At 6 years old, Zaldy Goco had an extraordinary ability to transform his simple blanket into a cape, a tent, a fort or even a gown.
While he’s now widely recognized as Zaldy, a Filipino American fashion designer, his career as a young artist was anything but fashion design. From modeling to drag, Goco’s open-mindedness has granted him an expansive life experience that informs his fashion today—a keen eye which has always seen the potential for ordinary things, like a childhood blanket, to become something extraordinary.
“My immediate instinct even as a little tiny baby was to wrap it around my head,” said Goco, who is currently 57 years old. “I was aware of its softness, and of its satin edge.”

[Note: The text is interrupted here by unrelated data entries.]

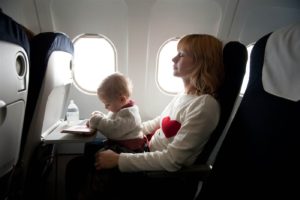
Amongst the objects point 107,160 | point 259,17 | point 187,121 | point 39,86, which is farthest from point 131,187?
point 259,17

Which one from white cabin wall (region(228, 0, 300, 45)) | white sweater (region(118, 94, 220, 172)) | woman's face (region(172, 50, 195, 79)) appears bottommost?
white sweater (region(118, 94, 220, 172))

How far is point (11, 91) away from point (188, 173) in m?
0.95

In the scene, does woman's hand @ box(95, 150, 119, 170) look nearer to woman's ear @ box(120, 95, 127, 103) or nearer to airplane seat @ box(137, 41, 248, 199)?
airplane seat @ box(137, 41, 248, 199)

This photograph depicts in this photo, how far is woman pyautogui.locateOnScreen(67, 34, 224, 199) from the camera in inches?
46.3

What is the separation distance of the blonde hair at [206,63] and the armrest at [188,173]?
0.43 m

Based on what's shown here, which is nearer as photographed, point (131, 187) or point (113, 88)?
point (131, 187)

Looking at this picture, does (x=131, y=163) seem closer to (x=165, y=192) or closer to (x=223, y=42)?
(x=165, y=192)

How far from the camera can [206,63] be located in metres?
1.29

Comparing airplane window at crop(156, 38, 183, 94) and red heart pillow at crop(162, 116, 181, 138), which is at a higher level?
airplane window at crop(156, 38, 183, 94)

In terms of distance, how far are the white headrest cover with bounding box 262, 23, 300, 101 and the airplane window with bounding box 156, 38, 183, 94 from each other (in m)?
1.12

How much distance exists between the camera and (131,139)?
57.0 inches

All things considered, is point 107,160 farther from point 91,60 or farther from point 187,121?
point 91,60

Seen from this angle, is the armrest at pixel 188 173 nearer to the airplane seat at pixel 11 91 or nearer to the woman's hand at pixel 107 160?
the woman's hand at pixel 107 160

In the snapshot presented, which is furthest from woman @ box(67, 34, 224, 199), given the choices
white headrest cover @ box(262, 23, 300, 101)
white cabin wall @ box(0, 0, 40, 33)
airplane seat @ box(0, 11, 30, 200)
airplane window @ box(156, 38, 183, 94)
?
white cabin wall @ box(0, 0, 40, 33)
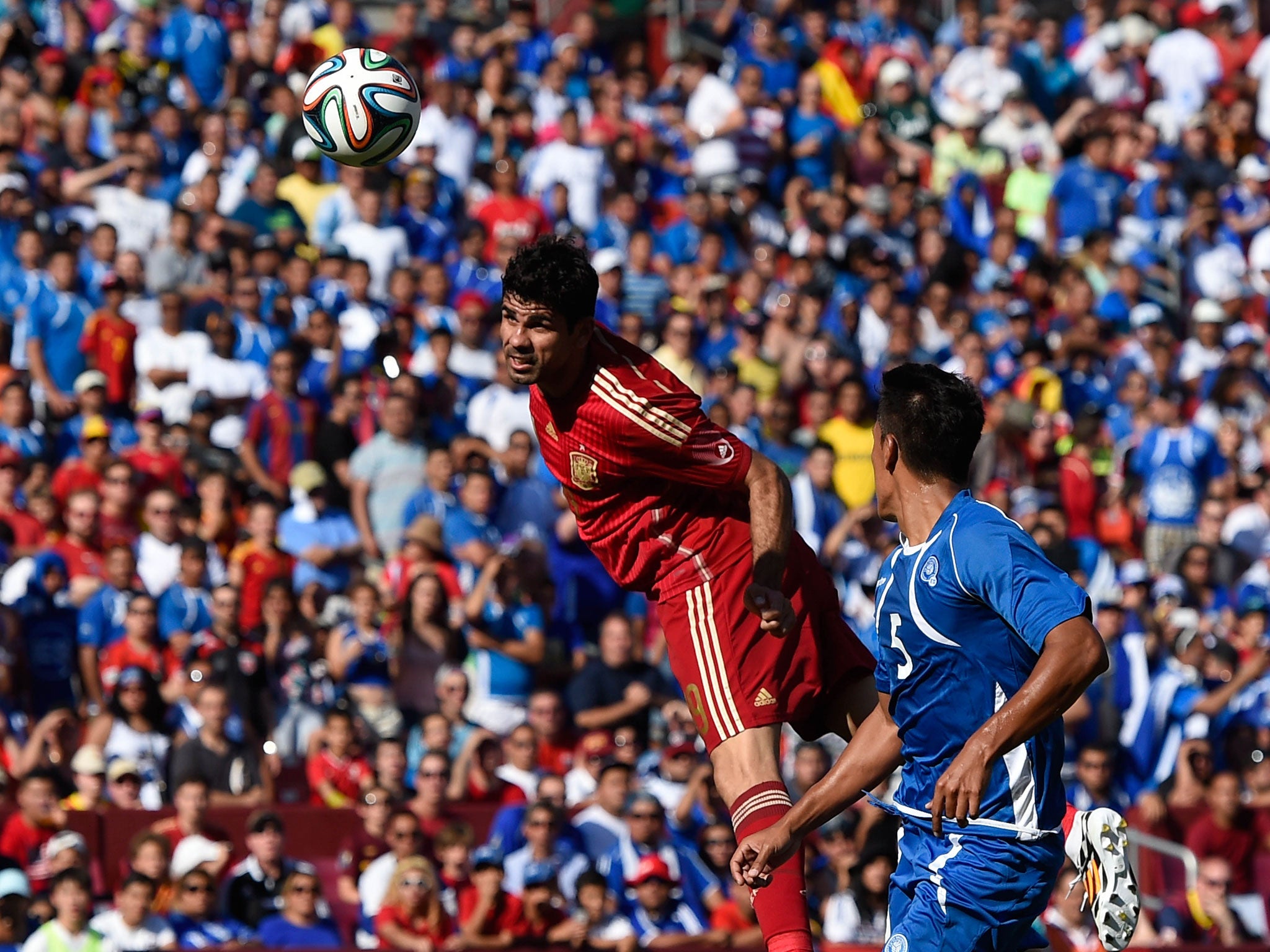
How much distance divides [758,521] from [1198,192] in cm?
1324

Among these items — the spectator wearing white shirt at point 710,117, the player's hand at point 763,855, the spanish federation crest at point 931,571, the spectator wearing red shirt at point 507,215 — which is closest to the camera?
the spanish federation crest at point 931,571

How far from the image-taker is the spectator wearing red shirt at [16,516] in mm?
12734

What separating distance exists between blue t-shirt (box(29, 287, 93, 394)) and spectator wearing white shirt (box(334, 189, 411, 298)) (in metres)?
2.45

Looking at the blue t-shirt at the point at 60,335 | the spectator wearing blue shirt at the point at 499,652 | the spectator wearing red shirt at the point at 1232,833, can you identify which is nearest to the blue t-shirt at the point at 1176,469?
the spectator wearing red shirt at the point at 1232,833

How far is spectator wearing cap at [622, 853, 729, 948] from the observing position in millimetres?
10961

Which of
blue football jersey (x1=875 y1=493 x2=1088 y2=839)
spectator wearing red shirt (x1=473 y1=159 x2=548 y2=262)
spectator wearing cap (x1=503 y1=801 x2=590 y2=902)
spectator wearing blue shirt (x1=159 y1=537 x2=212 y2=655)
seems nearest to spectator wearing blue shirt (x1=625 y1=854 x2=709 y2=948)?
spectator wearing cap (x1=503 y1=801 x2=590 y2=902)

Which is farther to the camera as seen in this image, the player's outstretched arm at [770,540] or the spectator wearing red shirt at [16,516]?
the spectator wearing red shirt at [16,516]

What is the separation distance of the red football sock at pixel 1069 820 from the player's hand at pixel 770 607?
1.15 metres

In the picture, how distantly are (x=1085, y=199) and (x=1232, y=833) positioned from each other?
8.06m

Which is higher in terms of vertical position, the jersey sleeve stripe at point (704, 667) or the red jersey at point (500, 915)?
the jersey sleeve stripe at point (704, 667)

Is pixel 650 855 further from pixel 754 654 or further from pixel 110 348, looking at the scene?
pixel 110 348

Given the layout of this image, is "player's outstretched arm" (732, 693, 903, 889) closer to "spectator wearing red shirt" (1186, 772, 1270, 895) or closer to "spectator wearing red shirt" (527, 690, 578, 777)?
"spectator wearing red shirt" (527, 690, 578, 777)

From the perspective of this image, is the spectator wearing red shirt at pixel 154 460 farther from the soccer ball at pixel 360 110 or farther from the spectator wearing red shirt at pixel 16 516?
the soccer ball at pixel 360 110

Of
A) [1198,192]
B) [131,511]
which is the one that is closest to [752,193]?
[1198,192]
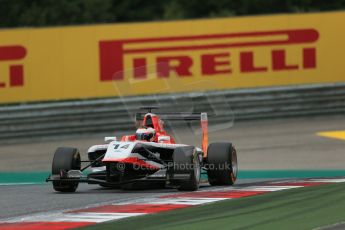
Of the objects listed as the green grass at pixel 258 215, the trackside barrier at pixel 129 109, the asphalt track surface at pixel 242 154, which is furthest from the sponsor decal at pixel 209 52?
the green grass at pixel 258 215

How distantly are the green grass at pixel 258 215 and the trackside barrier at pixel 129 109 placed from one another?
894 centimetres

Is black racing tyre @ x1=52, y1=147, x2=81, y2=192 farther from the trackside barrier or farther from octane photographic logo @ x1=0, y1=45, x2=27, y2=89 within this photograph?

Having grown up in Mountain Brook, Conn., Goco was one of the only Asians at school—the others being his sisters. His best friend was the only Black person at the school, and she was adopted by white parents.

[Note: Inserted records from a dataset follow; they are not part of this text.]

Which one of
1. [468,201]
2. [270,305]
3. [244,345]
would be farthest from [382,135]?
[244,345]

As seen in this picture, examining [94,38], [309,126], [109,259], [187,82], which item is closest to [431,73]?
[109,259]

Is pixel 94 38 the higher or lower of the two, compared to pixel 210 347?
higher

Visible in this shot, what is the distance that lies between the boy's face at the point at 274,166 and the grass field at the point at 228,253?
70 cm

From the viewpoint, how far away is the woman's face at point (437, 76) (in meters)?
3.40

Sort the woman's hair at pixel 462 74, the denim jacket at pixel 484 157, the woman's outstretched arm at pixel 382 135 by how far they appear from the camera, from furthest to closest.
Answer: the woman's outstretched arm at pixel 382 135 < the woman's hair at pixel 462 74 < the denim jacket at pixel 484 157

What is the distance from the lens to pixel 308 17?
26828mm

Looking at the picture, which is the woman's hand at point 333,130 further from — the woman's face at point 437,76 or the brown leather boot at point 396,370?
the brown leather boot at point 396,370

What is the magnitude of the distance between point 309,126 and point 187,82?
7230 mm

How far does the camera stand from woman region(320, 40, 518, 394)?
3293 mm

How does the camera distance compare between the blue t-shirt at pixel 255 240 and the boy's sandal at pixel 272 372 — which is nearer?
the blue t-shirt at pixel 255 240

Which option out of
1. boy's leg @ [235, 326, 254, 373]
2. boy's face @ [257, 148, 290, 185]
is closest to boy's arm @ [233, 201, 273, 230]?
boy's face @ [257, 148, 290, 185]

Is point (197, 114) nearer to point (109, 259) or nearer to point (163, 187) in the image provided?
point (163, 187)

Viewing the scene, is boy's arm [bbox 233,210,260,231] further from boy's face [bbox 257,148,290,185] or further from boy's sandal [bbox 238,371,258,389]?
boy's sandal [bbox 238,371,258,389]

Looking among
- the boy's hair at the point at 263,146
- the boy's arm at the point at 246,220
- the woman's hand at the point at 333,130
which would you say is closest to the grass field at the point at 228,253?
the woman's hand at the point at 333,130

His grandmother’s months-long visits from the Philippines were influential.. In Connecticut, she stayed in Goco’s bedroom, where he would sleep on the pull-out bed. In that bedroom, his grandmother cultivated his artistry, teaching him how to draw and even make wax paintings out of melted crayons. Yet, it wasn’t until later that he discovered his grandmother had attended fashion school too.
“I just always like, saw her long hair and just thought my hair should be long, too,” he said, twirling his infamously jet-black, middle-part long hair to the side.
But some traditions he was hesitant to adopt, like the rich karaoke culture amongst Filipino communities. “I hated it, because it was just too much for me—I needed to get out the house,” he said, eventually having a change of heart. “It wasn’t until way later in my life that I discovered the joys of karaoke.”
Karaoke aside, he hated nothing more than the family pressure of needing to go to medical school.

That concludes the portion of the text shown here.